WHAT NEEDS TO BE DONE: Transcribe all of the data exactly. Images stay out.

GIVEN DATA:

++++

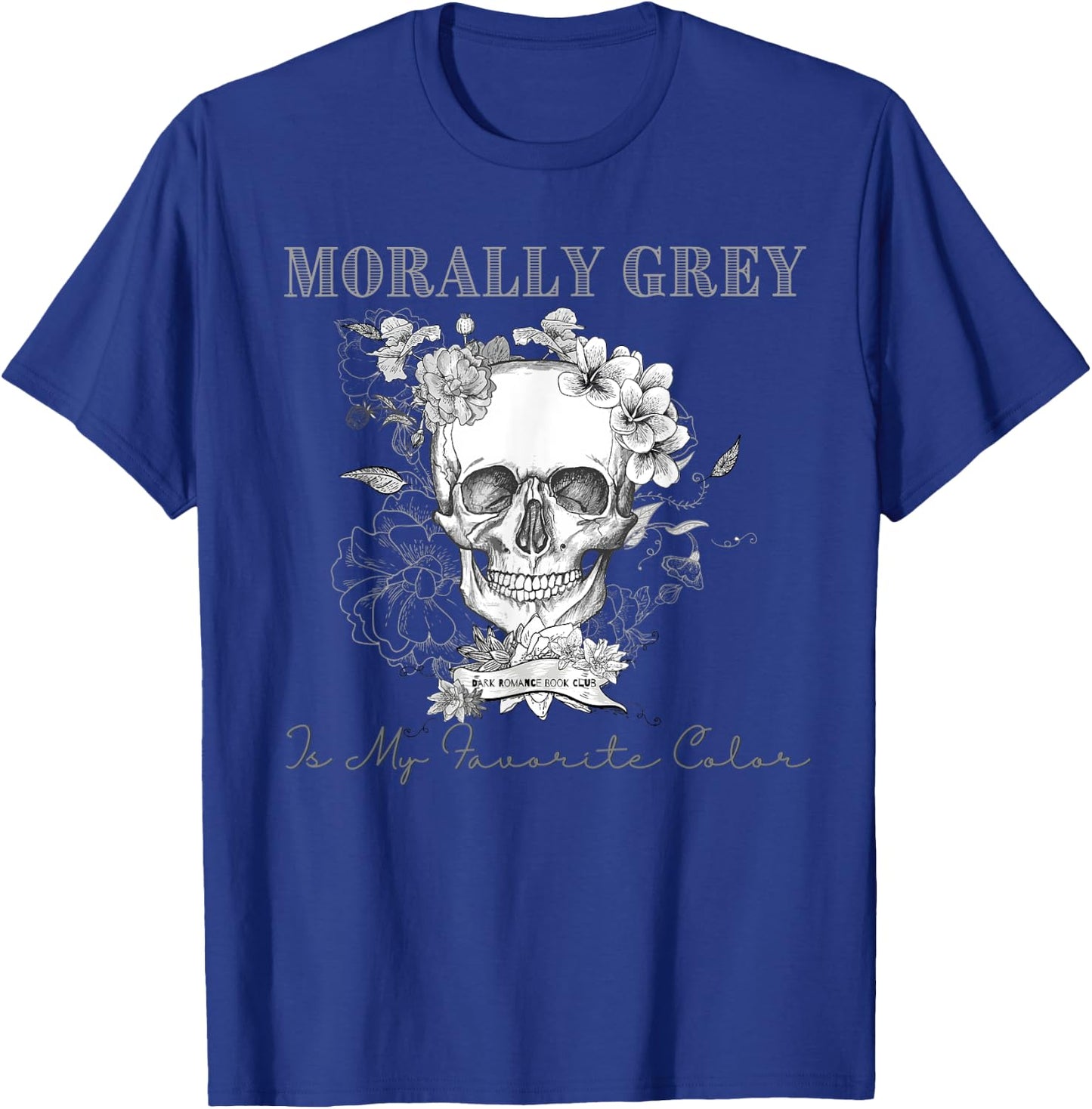 Morally Grey is My Favorite Color Skeleton Funny Books Lover T-Shirt - T-Shirt | Royal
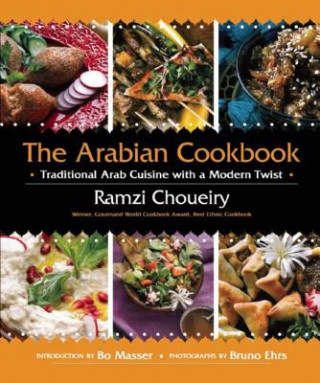 Carte The Arabian Cookbook Ramzi Choueiry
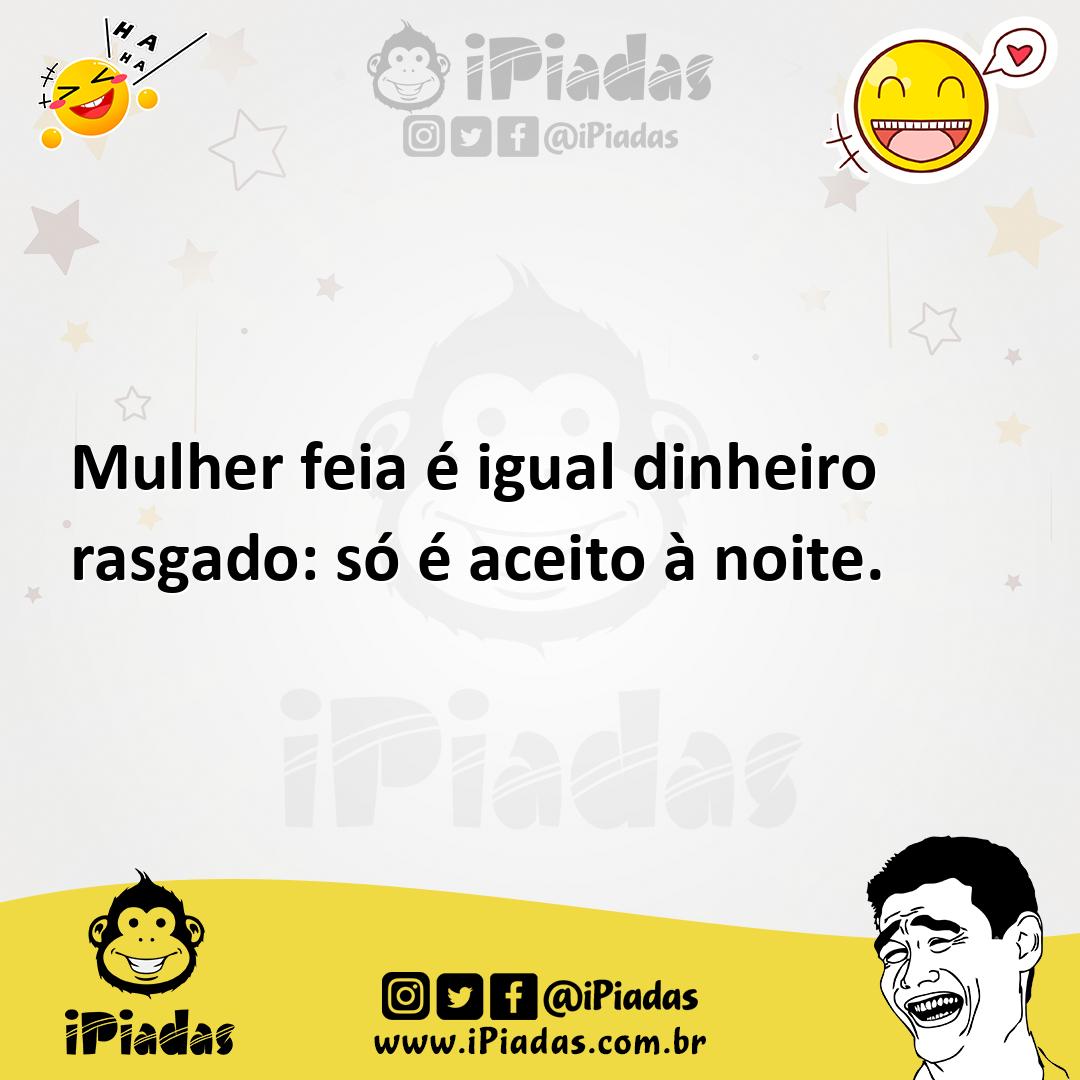 Ilustração de Mulher feia é igual dinheiro rasgado: só é aceito à noite. no iPiadas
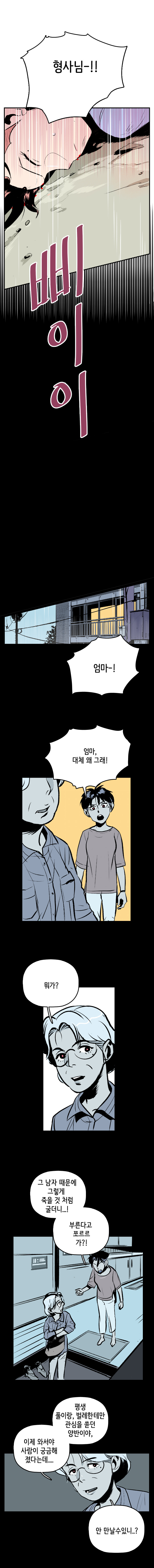 형사님-!! 삐이이 (강주형사 회상) 강주형사 : 엄마-! 엄마, 대체 왜 그래! 강주엄마 : 뭐가? 강주형사 : 그 남자 때문에 그렇게 죽을 것처럼 굴더니...! 부른다고 쪼르르 가?! 
                강주엄마 : 평생 풀이랑, 벌레한테만 관심을 쏟던 양반이야, 이제 와서야 사람이 궁금해졌다는데... 안 만날 수 있니...?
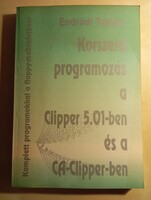 Endrődi Tamás Korszerű programozás a Clipper 5.01-ben és a CA-Clipper-ben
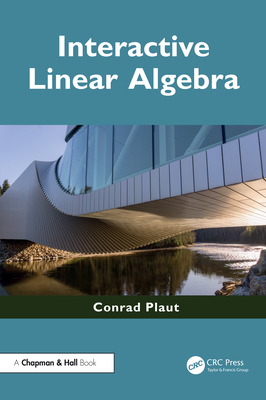 Coperta cărții 'Interactive Linear Algebra - Conrad Plaut'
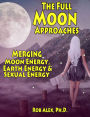 The Full Moon Approaches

++++

RESPONSE BOX:
 Morally Grey is My Favorite Color Skeleton Funny Books Lover T-Shirt - T-Shirt | Royal
 Carte The Arabian Cookbook Ramzi Choueiry
 Ilustração de Mulher feia é igual dinheiro rasgado: só é aceito à noite. no iPiadas
 형사님-!! 삐이이 (강주형사 회상) 강주형사 : 엄마-! 엄마, 대체 왜 그래! 강주엄마 : 뭐가? 강주형사 : 그 남자 때문에 그렇게 죽을 것처럼 굴더니...! 부른다고 쪼르르 가?! 
                강주엄마 : 평생 풀이랑, 벌레한테만 관심을 쏟던 양반이야, 이제 와서야 사람이 궁금해졌다는데... 안 만날 수 있니...?
 Endrődi Tamás Korszerű programozás a Clipper 5.01-ben és a CA-Clipper-ben
 Coperta cărții 'Interactive Linear Algebra - Conrad Plaut'
 The Full Moon Approaches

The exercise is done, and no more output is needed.